The Anatomy of a Collapse

            What I want to figure out is, how did a team like the Washington Nationals lose a six-run lead at home in the deciding game of the first playoff series in the history of their franchise (and the city’s first since 1933).  My friends who watch baseball and I were watching the game that night, and later keeping tabs on it from our phones at the bar, and as we were watching it- rooting for the Nats- we felt this impending sense of doom that the Cardinals comeback was just inevitable.  In fact, I was sitting there just before we were trying to leave for the bar (with our two other friends who aren’t so big on sports), and I pretty much had to be dragged kicking and screaming out of the house.  The clincher was Mike saying “Look, the Cardinals are going to come back, and you don’t want to be here to watch the end of that.”  I knew it was true.  The greater knowledgeable world of baseball knew it was true.  The biggest shock leading up to the last inning was that the Nats had actually tacked on an extra run, which gave us some fleeting hope.  But is a two-run lead safe when facing the Cardinals?  Nope.  It’s like that team has the collective knowledge and experience of their franchise’s entire history- from the Gashouse Gang, to the Mad Dash, to Gibson, to Herzog and the Wizard, and even last year with the Rally Squirrel and Happy Flight (which I guess was also a thing).

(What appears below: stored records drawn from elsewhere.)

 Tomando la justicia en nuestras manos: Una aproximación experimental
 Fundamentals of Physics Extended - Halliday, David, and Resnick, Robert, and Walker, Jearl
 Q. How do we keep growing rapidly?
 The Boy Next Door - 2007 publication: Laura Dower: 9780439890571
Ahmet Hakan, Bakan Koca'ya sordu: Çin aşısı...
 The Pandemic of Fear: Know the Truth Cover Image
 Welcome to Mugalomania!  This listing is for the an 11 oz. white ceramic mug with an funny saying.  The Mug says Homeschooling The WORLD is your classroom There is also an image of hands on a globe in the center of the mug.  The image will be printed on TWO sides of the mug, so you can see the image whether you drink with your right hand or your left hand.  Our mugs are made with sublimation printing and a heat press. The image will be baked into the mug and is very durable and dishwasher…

            I’ve always railed against those fans who say, “I shouldn’t have gotten invested” because I feel like there’s a reason we get invested in sports.  Or at least if you’re not then just don’t be a sports fan.  But I’ve also found that it helps the healing process a little to be able to explain it.  And maybe in the course of the explanation, one says things like “I should have seen this coming” or “I should have known”. But in wanting to believe that sports will continue to surprise you, there’s a reason you didn’t let yourself know.  That doesn’t always mean the surprise is going to be a pleasant one.  This whole experience for fans of the Nats and just those rooting for them in the meantime should not have been a huge surprise, as it seems like collapses like this do happen in baseball, more than you might expect.  And so what I want to try to understand is why.

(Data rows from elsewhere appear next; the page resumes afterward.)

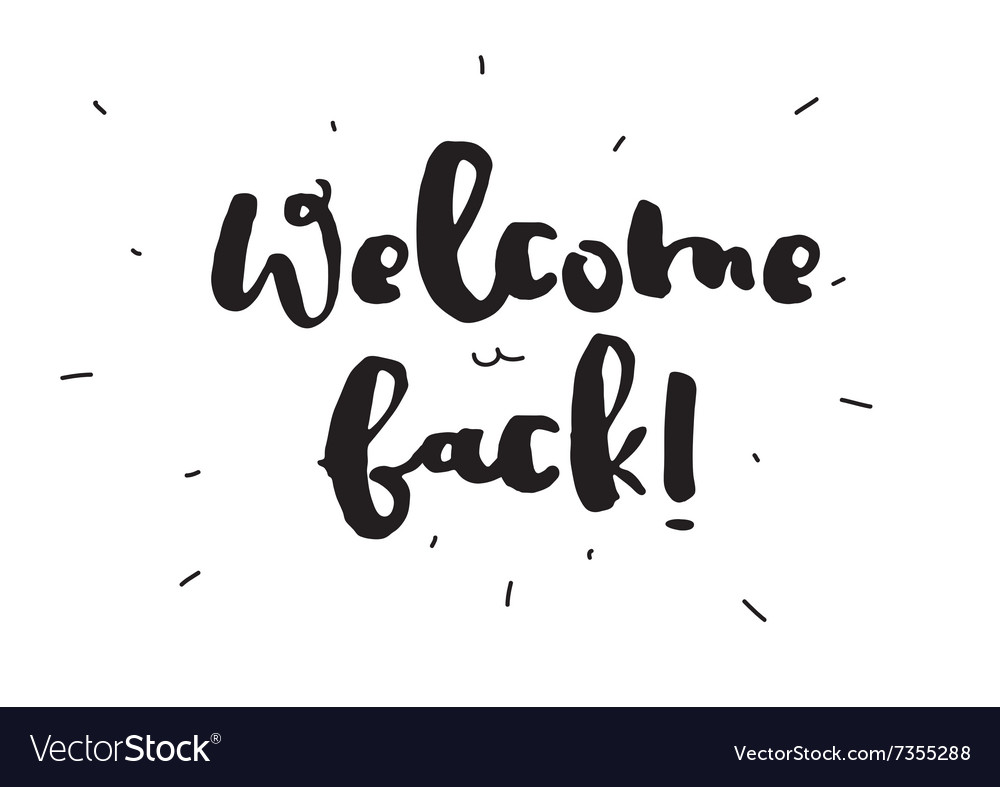 Welcome back greeting card with calligraphy hand vector image m4hsunfo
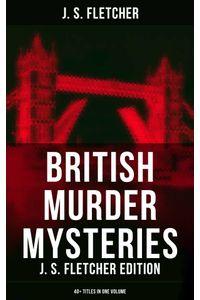 bw-british-murder-mysteries-j-s-fletcher-edition-40-titles-in-one-volume-musaicum-books-9788027219926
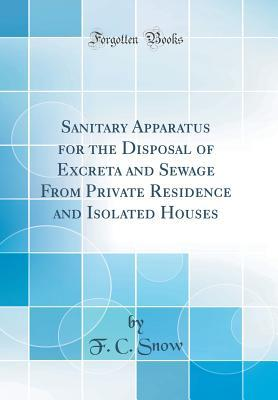 Sanitary Apparatus for the Disposal of Excreta and Sewage from Private Residence and Isolated Houses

            Part of it is just the odds involved in getting out to a lead in the series.  Baseball is a game of inches, and when you get out to even a one game lead with 2 games to go, simply by plugging away and hoping you can take one.  But to settle at that would be to ignore just how resilient this Cardinals team is.  They won Game 6 of the World Series last year down to their last out and down two.  They won the Play In Wild Card Game on the road against an Atlanta team that finished five games ahead of them and got the benefit of the worst baseball call probably since 1985 (paging Don Denkinger).  And then this.  So they clearly know how to strike against teams that aren’t going to put them away.

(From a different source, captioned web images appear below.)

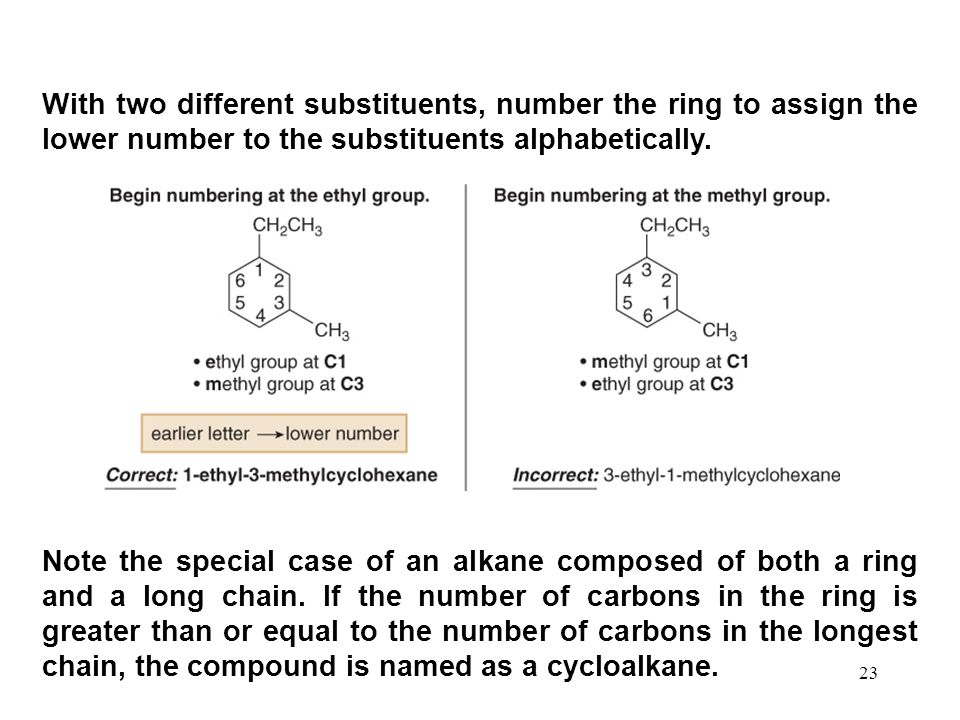23 With two different substituents, number the ring to assign the lower number to the substituents alphabetically. Note the special case of an alkane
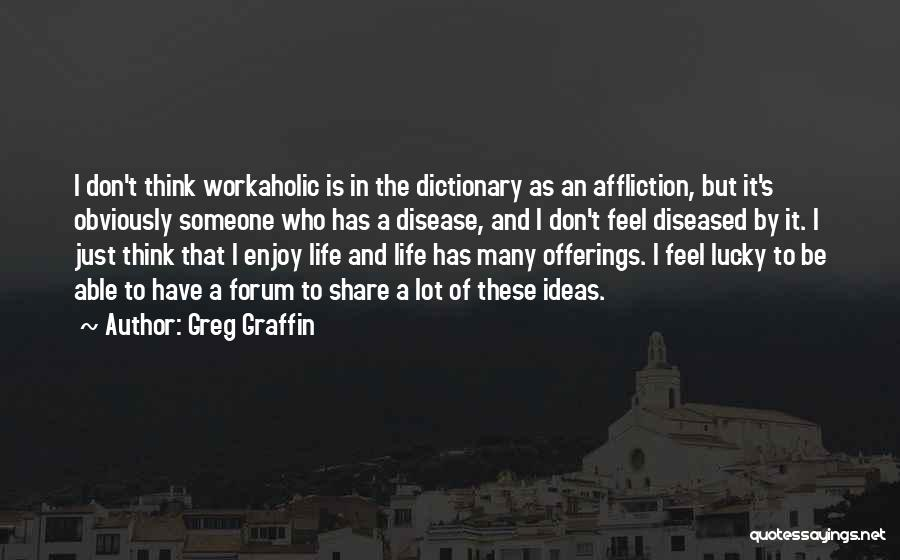 Offerings Quotes By Greg Graffin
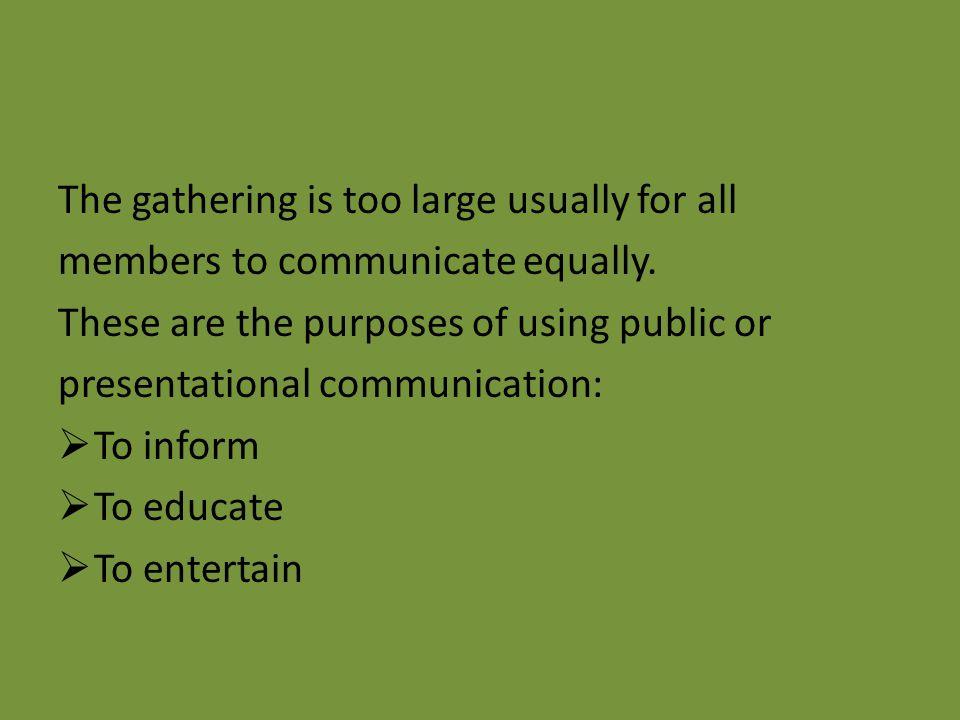 Public/ presentational communication Public communication (Presentational communicational) occurs when a speaker addresses a gathering of other people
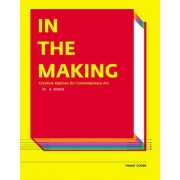 In the Making - Creative Options in Contemporary Art by Linda Weintraub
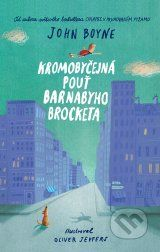 Kromobyčejná pouť Barnabyho Brocketa - John Boyne
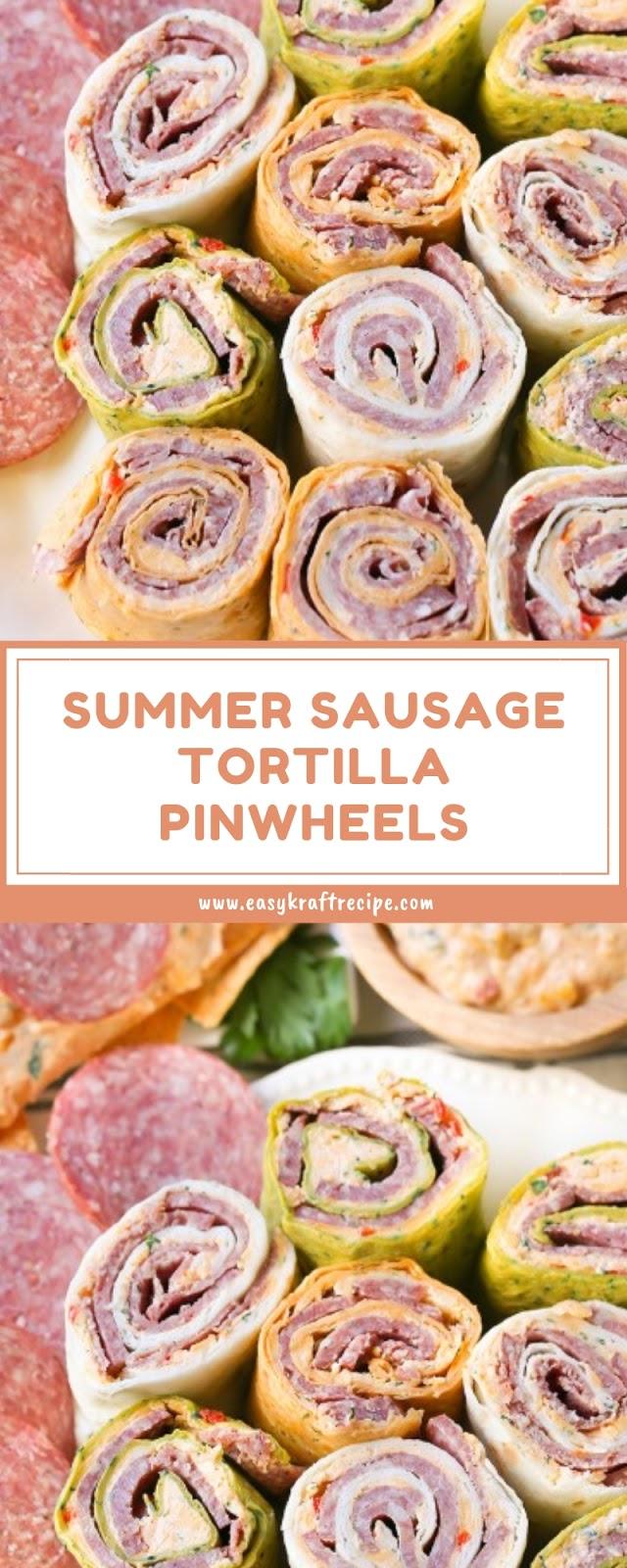 SUMMER SAUSAGE TORTILLA PINWHEELS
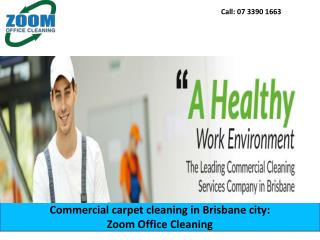 Commercial carpet cleaning in Brisbane city: Zoom Office Cleaning
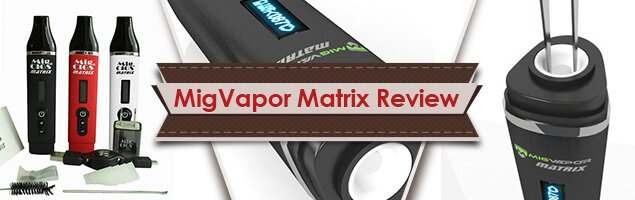 MigVapor Matrix Review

            Trying not to completely ignore for a second that the Nationals are relative newbies to the postseason, there’s a lot they did to shoot themselves in the foot in Game 5.  Having gotten a six run lead in the early goings, the case could be made that they didn’t do enough to extend their lead.  They didn’t score again until the eighth, and by that point the Cards had already made it a one-run game.  Though there was a rally or two, the Nationals’ hitters seemed a bit too easy on the St. Louis pitchers and seemed to really get themselves out.  But Washington was playing at home and had the crowd and the momentum behind them.  And I understand that it’s an easy pattern to fall into, because when you’re that close to a series win, you just root for the innings to go by faster, no matter what that means. Plus, if you’re the Cardinals, it’s probably easier to pitch when your teams losing by a lot.
            But I think the biggest mistake was in how the Nationals pitched the Cardinals.  Gio Gonzalez could not seem to get a batter out, and needed to be relieved in the 6th.  In that respect, they need to still treat their starter like it’s the last game of the season and they need a win.  That being said, he may have deserved it.  The Cards just kept putting it in play and making things happen, and the Nationals played like they were going to get themselves out.  This was all capped off by Ian Desmond’s just-miss of a grounder that would have ended the game.   Those are plays that just need to be made in a championship season.  Every season has one, and last year it was Nelson Cruz not running through that fly ball in St. Louis.  If they’re made, you have the Jeter Flip play or Kirby Puckett’s The Catch in Game Six of the 1991 Series.  Even Willie Mays’s original The Catch in the 1954 World Series.  But suffice it to say, sometimes not being able to make that play is where your team is done in.  There seemed to be just too many plays the Cardinals made and that the Nationals didn’t.